The White Plains Common Council on May 4, while holding a virtual meeting, added a project to the city’s “active” column with unanimous site plan, special permit and environmental findings approvals for the adaptive reuse of the former AT&T building at 440 Hamilton Ave.

Rose Associates had originally received one-year approvals for the project on Sept. 4, 2018. It acquired the project from a previous developer, American Equity Partners, which had received approval for a residential conversion in March 2017.

Rose’s approvals expired and in February the developer submitted a new application to the city. There were no substantive changes in the proposal. The plans call for converting the existing 339,000-square-foot office building at 440 Hamilton Ave. into a residential development with 255 apartments and 3,400 square feet of ground floor retail space fronting on Hamilton Avenue.

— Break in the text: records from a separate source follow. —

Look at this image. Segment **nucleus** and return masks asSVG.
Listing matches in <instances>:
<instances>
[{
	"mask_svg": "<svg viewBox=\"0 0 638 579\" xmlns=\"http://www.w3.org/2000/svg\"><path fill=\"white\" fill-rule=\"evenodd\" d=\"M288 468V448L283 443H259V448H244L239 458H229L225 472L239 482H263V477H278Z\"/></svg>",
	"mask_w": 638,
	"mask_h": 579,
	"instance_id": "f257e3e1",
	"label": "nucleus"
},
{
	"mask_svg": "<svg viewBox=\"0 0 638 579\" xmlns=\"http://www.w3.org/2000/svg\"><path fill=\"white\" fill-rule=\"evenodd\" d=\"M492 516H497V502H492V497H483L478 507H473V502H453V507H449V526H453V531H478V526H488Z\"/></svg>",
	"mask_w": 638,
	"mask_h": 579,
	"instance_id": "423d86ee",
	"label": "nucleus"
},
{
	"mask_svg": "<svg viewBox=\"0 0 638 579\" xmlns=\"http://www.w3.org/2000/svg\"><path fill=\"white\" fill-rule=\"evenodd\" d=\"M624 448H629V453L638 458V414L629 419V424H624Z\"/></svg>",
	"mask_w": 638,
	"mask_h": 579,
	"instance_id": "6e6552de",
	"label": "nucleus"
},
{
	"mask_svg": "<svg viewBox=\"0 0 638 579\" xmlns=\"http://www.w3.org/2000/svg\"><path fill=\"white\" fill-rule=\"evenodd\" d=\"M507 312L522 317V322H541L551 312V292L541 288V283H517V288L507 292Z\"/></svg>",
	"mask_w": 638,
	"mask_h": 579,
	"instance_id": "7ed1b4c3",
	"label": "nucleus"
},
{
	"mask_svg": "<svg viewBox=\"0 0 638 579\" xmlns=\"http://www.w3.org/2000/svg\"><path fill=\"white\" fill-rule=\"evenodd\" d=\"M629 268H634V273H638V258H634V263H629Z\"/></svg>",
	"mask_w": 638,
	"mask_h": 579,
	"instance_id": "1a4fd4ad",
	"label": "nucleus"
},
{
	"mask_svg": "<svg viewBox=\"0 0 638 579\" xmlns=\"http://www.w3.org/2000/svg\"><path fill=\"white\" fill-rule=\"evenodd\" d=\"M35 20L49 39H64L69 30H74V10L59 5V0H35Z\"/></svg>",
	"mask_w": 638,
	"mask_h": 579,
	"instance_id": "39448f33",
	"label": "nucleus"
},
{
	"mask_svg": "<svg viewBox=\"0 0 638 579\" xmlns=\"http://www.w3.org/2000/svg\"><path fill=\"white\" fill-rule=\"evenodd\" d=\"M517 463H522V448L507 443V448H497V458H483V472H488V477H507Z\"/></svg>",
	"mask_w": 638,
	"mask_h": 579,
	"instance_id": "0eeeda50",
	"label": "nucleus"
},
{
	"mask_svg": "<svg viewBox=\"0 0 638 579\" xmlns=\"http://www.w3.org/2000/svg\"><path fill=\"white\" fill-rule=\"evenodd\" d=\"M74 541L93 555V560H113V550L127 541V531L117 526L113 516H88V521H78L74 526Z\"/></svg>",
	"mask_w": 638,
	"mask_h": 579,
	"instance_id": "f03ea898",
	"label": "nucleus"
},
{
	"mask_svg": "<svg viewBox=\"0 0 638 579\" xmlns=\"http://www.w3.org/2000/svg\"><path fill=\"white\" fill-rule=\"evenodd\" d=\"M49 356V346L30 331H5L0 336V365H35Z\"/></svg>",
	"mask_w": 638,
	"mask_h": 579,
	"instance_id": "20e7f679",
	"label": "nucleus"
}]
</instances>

The applicant proposes to construct a penthouse level on top of the existing 12-story building, increasing the overall height of the building by 12 feet. There would be another 213 apartments in a building to rise at the intersection of Barker and Broadway. There would be a total of 468 apartments with 8% in the affordable category.

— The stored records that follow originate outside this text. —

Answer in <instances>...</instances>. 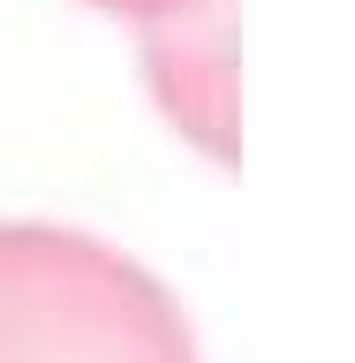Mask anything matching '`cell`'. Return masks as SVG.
Returning <instances> with one entry per match:
<instances>
[{"instance_id":"1","label":"cell","mask_w":355,"mask_h":363,"mask_svg":"<svg viewBox=\"0 0 355 363\" xmlns=\"http://www.w3.org/2000/svg\"><path fill=\"white\" fill-rule=\"evenodd\" d=\"M0 363H197L174 288L98 235L0 220Z\"/></svg>"},{"instance_id":"2","label":"cell","mask_w":355,"mask_h":363,"mask_svg":"<svg viewBox=\"0 0 355 363\" xmlns=\"http://www.w3.org/2000/svg\"><path fill=\"white\" fill-rule=\"evenodd\" d=\"M144 76H152L159 113L197 152H212L220 167L242 159V136H235V16L227 8L144 30Z\"/></svg>"},{"instance_id":"3","label":"cell","mask_w":355,"mask_h":363,"mask_svg":"<svg viewBox=\"0 0 355 363\" xmlns=\"http://www.w3.org/2000/svg\"><path fill=\"white\" fill-rule=\"evenodd\" d=\"M98 16H121L136 23V30H167V23H189V16H212V8H227V0H91Z\"/></svg>"}]
</instances>
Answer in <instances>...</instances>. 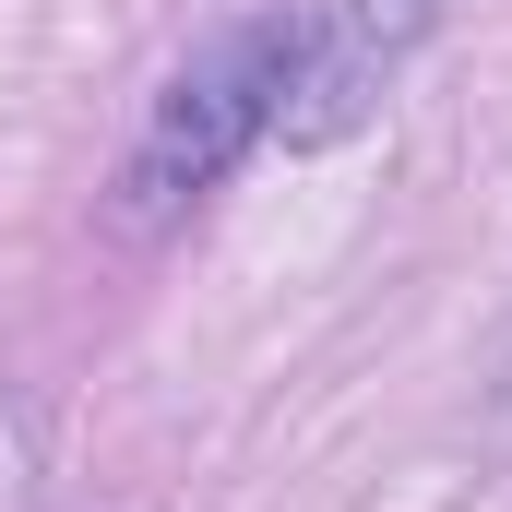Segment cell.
Instances as JSON below:
<instances>
[{
  "label": "cell",
  "mask_w": 512,
  "mask_h": 512,
  "mask_svg": "<svg viewBox=\"0 0 512 512\" xmlns=\"http://www.w3.org/2000/svg\"><path fill=\"white\" fill-rule=\"evenodd\" d=\"M489 441L512 453V370H501V393H489Z\"/></svg>",
  "instance_id": "obj_4"
},
{
  "label": "cell",
  "mask_w": 512,
  "mask_h": 512,
  "mask_svg": "<svg viewBox=\"0 0 512 512\" xmlns=\"http://www.w3.org/2000/svg\"><path fill=\"white\" fill-rule=\"evenodd\" d=\"M274 84H286V12H251V24L203 36V48L155 84L143 143H131V167H120V227L131 239H155L179 203H203L262 131H274Z\"/></svg>",
  "instance_id": "obj_1"
},
{
  "label": "cell",
  "mask_w": 512,
  "mask_h": 512,
  "mask_svg": "<svg viewBox=\"0 0 512 512\" xmlns=\"http://www.w3.org/2000/svg\"><path fill=\"white\" fill-rule=\"evenodd\" d=\"M24 453H36V405H24V393H0V512L24 501Z\"/></svg>",
  "instance_id": "obj_3"
},
{
  "label": "cell",
  "mask_w": 512,
  "mask_h": 512,
  "mask_svg": "<svg viewBox=\"0 0 512 512\" xmlns=\"http://www.w3.org/2000/svg\"><path fill=\"white\" fill-rule=\"evenodd\" d=\"M453 0H310L286 12V84H274V131L286 143H346V131L405 84V60L441 36Z\"/></svg>",
  "instance_id": "obj_2"
}]
</instances>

A six-level parking garage with 575 spaces would replace the current parking lot. There would be on-site open space for residents, including a dog park. The land and recreation facilities were not deemed adequate for the anticipated 835 new residents and the developer is to pay a fee-in-lieu of $1,433,500.

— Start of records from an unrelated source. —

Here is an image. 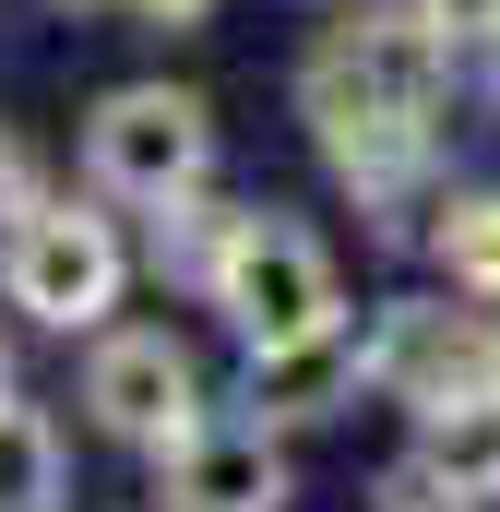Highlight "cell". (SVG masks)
I'll list each match as a JSON object with an SVG mask.
<instances>
[{
    "label": "cell",
    "instance_id": "cell-13",
    "mask_svg": "<svg viewBox=\"0 0 500 512\" xmlns=\"http://www.w3.org/2000/svg\"><path fill=\"white\" fill-rule=\"evenodd\" d=\"M417 12H429L453 48H465V36H500V0H417Z\"/></svg>",
    "mask_w": 500,
    "mask_h": 512
},
{
    "label": "cell",
    "instance_id": "cell-9",
    "mask_svg": "<svg viewBox=\"0 0 500 512\" xmlns=\"http://www.w3.org/2000/svg\"><path fill=\"white\" fill-rule=\"evenodd\" d=\"M60 477H72L60 465V429L0 393V512H60Z\"/></svg>",
    "mask_w": 500,
    "mask_h": 512
},
{
    "label": "cell",
    "instance_id": "cell-5",
    "mask_svg": "<svg viewBox=\"0 0 500 512\" xmlns=\"http://www.w3.org/2000/svg\"><path fill=\"white\" fill-rule=\"evenodd\" d=\"M370 382L405 393V405H441V393H477L500 382V322H477V310H381L370 334Z\"/></svg>",
    "mask_w": 500,
    "mask_h": 512
},
{
    "label": "cell",
    "instance_id": "cell-12",
    "mask_svg": "<svg viewBox=\"0 0 500 512\" xmlns=\"http://www.w3.org/2000/svg\"><path fill=\"white\" fill-rule=\"evenodd\" d=\"M24 215H36V155L0 131V227H24Z\"/></svg>",
    "mask_w": 500,
    "mask_h": 512
},
{
    "label": "cell",
    "instance_id": "cell-14",
    "mask_svg": "<svg viewBox=\"0 0 500 512\" xmlns=\"http://www.w3.org/2000/svg\"><path fill=\"white\" fill-rule=\"evenodd\" d=\"M143 24H203V0H131Z\"/></svg>",
    "mask_w": 500,
    "mask_h": 512
},
{
    "label": "cell",
    "instance_id": "cell-2",
    "mask_svg": "<svg viewBox=\"0 0 500 512\" xmlns=\"http://www.w3.org/2000/svg\"><path fill=\"white\" fill-rule=\"evenodd\" d=\"M203 155H215V120H203V96H179V84H120V96L84 120V179H96L108 203H167V191H191Z\"/></svg>",
    "mask_w": 500,
    "mask_h": 512
},
{
    "label": "cell",
    "instance_id": "cell-7",
    "mask_svg": "<svg viewBox=\"0 0 500 512\" xmlns=\"http://www.w3.org/2000/svg\"><path fill=\"white\" fill-rule=\"evenodd\" d=\"M358 382H370V334H358V322H322V334L250 346V405H262L274 429H310V417L358 405Z\"/></svg>",
    "mask_w": 500,
    "mask_h": 512
},
{
    "label": "cell",
    "instance_id": "cell-10",
    "mask_svg": "<svg viewBox=\"0 0 500 512\" xmlns=\"http://www.w3.org/2000/svg\"><path fill=\"white\" fill-rule=\"evenodd\" d=\"M429 251H441V274L465 298H500V191H453L441 227H429Z\"/></svg>",
    "mask_w": 500,
    "mask_h": 512
},
{
    "label": "cell",
    "instance_id": "cell-4",
    "mask_svg": "<svg viewBox=\"0 0 500 512\" xmlns=\"http://www.w3.org/2000/svg\"><path fill=\"white\" fill-rule=\"evenodd\" d=\"M84 405H96V429H120V441H143V453H167L179 429H203V417H191V405H203L191 346H179V334H108L96 370H84Z\"/></svg>",
    "mask_w": 500,
    "mask_h": 512
},
{
    "label": "cell",
    "instance_id": "cell-15",
    "mask_svg": "<svg viewBox=\"0 0 500 512\" xmlns=\"http://www.w3.org/2000/svg\"><path fill=\"white\" fill-rule=\"evenodd\" d=\"M0 393H12V370H0Z\"/></svg>",
    "mask_w": 500,
    "mask_h": 512
},
{
    "label": "cell",
    "instance_id": "cell-3",
    "mask_svg": "<svg viewBox=\"0 0 500 512\" xmlns=\"http://www.w3.org/2000/svg\"><path fill=\"white\" fill-rule=\"evenodd\" d=\"M0 286H12L24 322H48V334H96V322L120 310V239H108V215L36 203V215L12 227V251H0Z\"/></svg>",
    "mask_w": 500,
    "mask_h": 512
},
{
    "label": "cell",
    "instance_id": "cell-11",
    "mask_svg": "<svg viewBox=\"0 0 500 512\" xmlns=\"http://www.w3.org/2000/svg\"><path fill=\"white\" fill-rule=\"evenodd\" d=\"M381 512H465V501H453L429 465H393V477H381Z\"/></svg>",
    "mask_w": 500,
    "mask_h": 512
},
{
    "label": "cell",
    "instance_id": "cell-8",
    "mask_svg": "<svg viewBox=\"0 0 500 512\" xmlns=\"http://www.w3.org/2000/svg\"><path fill=\"white\" fill-rule=\"evenodd\" d=\"M429 429H417V465L453 489V501H477V489H500V382L477 393H441V405H417Z\"/></svg>",
    "mask_w": 500,
    "mask_h": 512
},
{
    "label": "cell",
    "instance_id": "cell-6",
    "mask_svg": "<svg viewBox=\"0 0 500 512\" xmlns=\"http://www.w3.org/2000/svg\"><path fill=\"white\" fill-rule=\"evenodd\" d=\"M167 512H286V453L250 429H179L167 453Z\"/></svg>",
    "mask_w": 500,
    "mask_h": 512
},
{
    "label": "cell",
    "instance_id": "cell-1",
    "mask_svg": "<svg viewBox=\"0 0 500 512\" xmlns=\"http://www.w3.org/2000/svg\"><path fill=\"white\" fill-rule=\"evenodd\" d=\"M203 298L239 322V346H286V334L346 322L334 251H322L310 227H286V215H239V227H227V251H215V274H203Z\"/></svg>",
    "mask_w": 500,
    "mask_h": 512
}]
</instances>
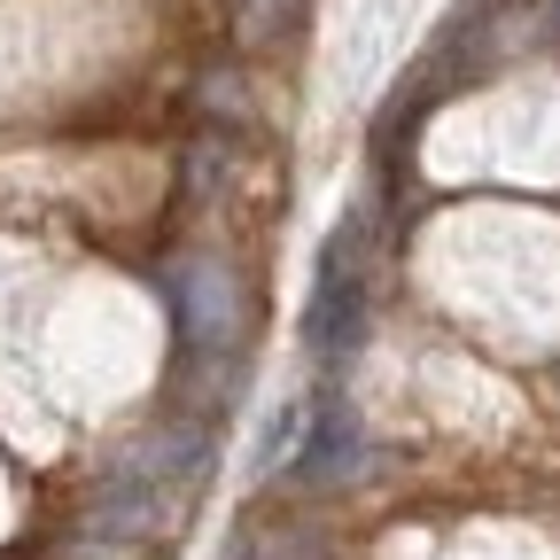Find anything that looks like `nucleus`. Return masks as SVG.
<instances>
[{
    "label": "nucleus",
    "mask_w": 560,
    "mask_h": 560,
    "mask_svg": "<svg viewBox=\"0 0 560 560\" xmlns=\"http://www.w3.org/2000/svg\"><path fill=\"white\" fill-rule=\"evenodd\" d=\"M545 24H552V32H545V39H552V47H560V0H552V9H545Z\"/></svg>",
    "instance_id": "obj_7"
},
{
    "label": "nucleus",
    "mask_w": 560,
    "mask_h": 560,
    "mask_svg": "<svg viewBox=\"0 0 560 560\" xmlns=\"http://www.w3.org/2000/svg\"><path fill=\"white\" fill-rule=\"evenodd\" d=\"M156 289L172 304V335L195 359H242V335H249V280L234 272V257L219 249H179L164 257Z\"/></svg>",
    "instance_id": "obj_1"
},
{
    "label": "nucleus",
    "mask_w": 560,
    "mask_h": 560,
    "mask_svg": "<svg viewBox=\"0 0 560 560\" xmlns=\"http://www.w3.org/2000/svg\"><path fill=\"white\" fill-rule=\"evenodd\" d=\"M366 219H350L319 242V280H312V359L319 366H350L366 350L374 327V289H366Z\"/></svg>",
    "instance_id": "obj_2"
},
{
    "label": "nucleus",
    "mask_w": 560,
    "mask_h": 560,
    "mask_svg": "<svg viewBox=\"0 0 560 560\" xmlns=\"http://www.w3.org/2000/svg\"><path fill=\"white\" fill-rule=\"evenodd\" d=\"M195 109L226 132H257V94H242V70H202L195 79Z\"/></svg>",
    "instance_id": "obj_6"
},
{
    "label": "nucleus",
    "mask_w": 560,
    "mask_h": 560,
    "mask_svg": "<svg viewBox=\"0 0 560 560\" xmlns=\"http://www.w3.org/2000/svg\"><path fill=\"white\" fill-rule=\"evenodd\" d=\"M70 529L117 537V545H140V552H164V545H179V529H187V490H156V482L94 475V490L79 499Z\"/></svg>",
    "instance_id": "obj_4"
},
{
    "label": "nucleus",
    "mask_w": 560,
    "mask_h": 560,
    "mask_svg": "<svg viewBox=\"0 0 560 560\" xmlns=\"http://www.w3.org/2000/svg\"><path fill=\"white\" fill-rule=\"evenodd\" d=\"M210 459H219V436H210V420H195V412H164V420H149V429H132L94 475H117V482H156V490H202V475H210Z\"/></svg>",
    "instance_id": "obj_3"
},
{
    "label": "nucleus",
    "mask_w": 560,
    "mask_h": 560,
    "mask_svg": "<svg viewBox=\"0 0 560 560\" xmlns=\"http://www.w3.org/2000/svg\"><path fill=\"white\" fill-rule=\"evenodd\" d=\"M374 459H366V420L350 412L342 389H319L304 405V429H296V482L312 490V499H335V490H350Z\"/></svg>",
    "instance_id": "obj_5"
}]
</instances>
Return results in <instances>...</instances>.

White Plains is most certainly not the only municipality with a lineup of developments that has gotten longer during the outbreak. Yonkers’ projects include the Lionsgate movie studio along with a number of proposed apartment, including Rose Associates’ plan for 440 units on the Altman Lighting site along the Hudson River.

Port Chester has the proposal for the long shuttered United Hospital Site, also involving Rose Associates, under consideration along with smaller downtown developments. And numerous other municipalities have projects in various stages, just not yet under construction.

“Because of these backlogs, we’ll have a good positive effect on the economy fairly quickly,” John Cooney Jr., executive director of the Construction Industry Council of Westchester & Hudson Valley Inc. told the Business Journal.

“There’s been some disassembly of the labor but it can be reassembled quickly and they can get started again quickly. Some staffs have been laid off, but those that have not are operating and the back offices have been operating remotely and they can continue to function that way.”

Cooney noted that the construction industry was not entirely shut down because public works, health care and affordable housing projects were deemed essential and allowed to continue. If 20% of the units in a residential development were priced in the affordable category, then the entire project was classified as affordable housing.

“Transportation infrastructure, water, sewer, state, municipal infrastructure has remained an essential business and our contractors for the most part have continued to operate,” Cooney said.

“There’s been some softening but that group has learned how to operate with COVID-19 and operate safely. So, there’s been a lot of innovation done there. The activity level on the private side, building construction for the most part, has been diminished. That group is anxious to get started and is willing to incorporate all of the best practices that the civil side of our industry, the infrastructure side, has adopted.”

Cooney said that there’s hope that idle construction sites represent just a temporary gap in work flows.

“There are truly some revenue losses. What hasn’t been done cannot be made up in this year, probably,” Cooney said.

“We work off of backlogs and our backlogs for the most part were very healthy so that will start up quickly so our impact on the economy will be felt right away. What happens to that pipeline going forward will predicate how sustainable our start will be. But our start will be, because of these backlogs, felt by the economy. We’ll have a good positive effect on the economy right away. The money’s spent fast.”